The UAE is the world’s most vaccinated nation with 100 per cent of eligible people receiving two doses of the vaccines, making it one of the world’s safest countries to live during the pandemic.

As of Wednesday, the UAE had reported 932,067 Covid cases, 912,587 recoveries and 2,309 deaths. The UAE has conducted over 168 million tests since the outbreak of coronavirus in February 2020.

In June, the National Emergency Crisis and Disasters Management Authority (NCEMA) announced 100 per cent vaccination of “target groups” which include frontline workers, volunteers, residents, the elderly and individuals with chronic diseases against the virus.

Based on median estimates, vaccines averted 137,820 in the entire Gulf region, including the UAE, said Dr Oliver Watson from Imperial College London, lead author of the report published in The Lancet Infectious Diseases estimates.
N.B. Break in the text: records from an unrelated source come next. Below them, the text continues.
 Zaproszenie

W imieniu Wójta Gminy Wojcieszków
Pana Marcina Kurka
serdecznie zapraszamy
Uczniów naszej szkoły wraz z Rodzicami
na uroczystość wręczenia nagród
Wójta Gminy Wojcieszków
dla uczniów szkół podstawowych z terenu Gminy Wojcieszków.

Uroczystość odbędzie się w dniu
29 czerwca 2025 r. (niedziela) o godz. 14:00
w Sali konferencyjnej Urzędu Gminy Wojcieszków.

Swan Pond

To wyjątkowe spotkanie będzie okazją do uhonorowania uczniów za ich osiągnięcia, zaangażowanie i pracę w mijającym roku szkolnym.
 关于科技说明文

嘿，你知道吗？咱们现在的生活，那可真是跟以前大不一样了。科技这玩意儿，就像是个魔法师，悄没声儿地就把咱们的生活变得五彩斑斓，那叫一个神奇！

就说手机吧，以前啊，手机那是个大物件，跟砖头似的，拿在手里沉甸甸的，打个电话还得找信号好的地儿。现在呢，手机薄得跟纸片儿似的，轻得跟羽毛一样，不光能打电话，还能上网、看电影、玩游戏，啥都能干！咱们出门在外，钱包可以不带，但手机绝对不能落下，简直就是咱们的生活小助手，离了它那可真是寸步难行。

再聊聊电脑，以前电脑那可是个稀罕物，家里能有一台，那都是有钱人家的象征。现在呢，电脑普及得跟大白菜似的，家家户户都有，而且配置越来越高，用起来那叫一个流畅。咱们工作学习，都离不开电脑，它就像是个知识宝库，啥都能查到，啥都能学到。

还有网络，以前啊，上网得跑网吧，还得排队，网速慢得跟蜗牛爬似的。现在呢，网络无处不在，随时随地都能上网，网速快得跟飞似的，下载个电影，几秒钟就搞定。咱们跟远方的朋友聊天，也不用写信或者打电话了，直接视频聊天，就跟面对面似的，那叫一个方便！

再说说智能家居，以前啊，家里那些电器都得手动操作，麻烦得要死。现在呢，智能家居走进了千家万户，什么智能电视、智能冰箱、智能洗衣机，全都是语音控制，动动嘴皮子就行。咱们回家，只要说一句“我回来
The study estimated that the vaccinations in Saudi Arabia prevented 98,090 deaths from the coronavirus – the highest in the GCC region, followed by the UAE (15,030), Kuwait (9,320), Qatar (7,620), Bahrain (2,840) and Oman (4,920). These are median figures.

Global figures

The study covers vaccination from December 8, 2020, to December 8, 2021, across 185 countries and territories.

Globally, 6.32 million have succumbed to coronavirus since the outbreak of the pandemic in early 2020 in China.

The mathematical modelling study published in The Lancet Infectious Diseases estimated that vaccines have prevented 19.8 million globally out of a potential 31.4 million Covid-19 deaths in the first year of the vaccination programme.

It added that a further 599,300 lives could have been saved if the World Health Organisation’s (WHO) target of vaccinating 40 per cent of the population in each country with two or more doses by the end of 2021 had been met.

“Of the almost 20 million deaths estimated to have been prevented in the first year after vaccines were introduced, almost 7.5 million deaths were prevented in countries covered by the Covid-19 Vaccine Access initiative (Covax)… Our findings show that millions of lives have likely been saved by making vaccines available to people everywhere, regardless of their wealth,” said Dr Watson.

Gregory Barnsley, co-first author of the study, from Imperial College London, said quantifying the impact that vaccination is challenging because access to vaccines varies between countries.

As expected, the number of estimated deaths prevented per person was greatest in high-income countries, reflecting the earlier and wider roll out of vaccination campaigns in these areas (66 deaths prevented per 10,000 people in high-income countries vs 2.711 deaths prevented per 10,000 people in low-income countries).

While high and upper-middle-income countries accounted for the greatest number of deaths averted (12.2 million/19.8 million), highlighting inequalities in access to vaccines around the world.

Professor Azra Ghani, chair in infectious disease epidemiology at Imperial College London, stressed that it is important to ensure that the most vulnerable people in all parts of the world are protected from Covid-19, and from the other major diseases that continue to disproportionately affect the poorest.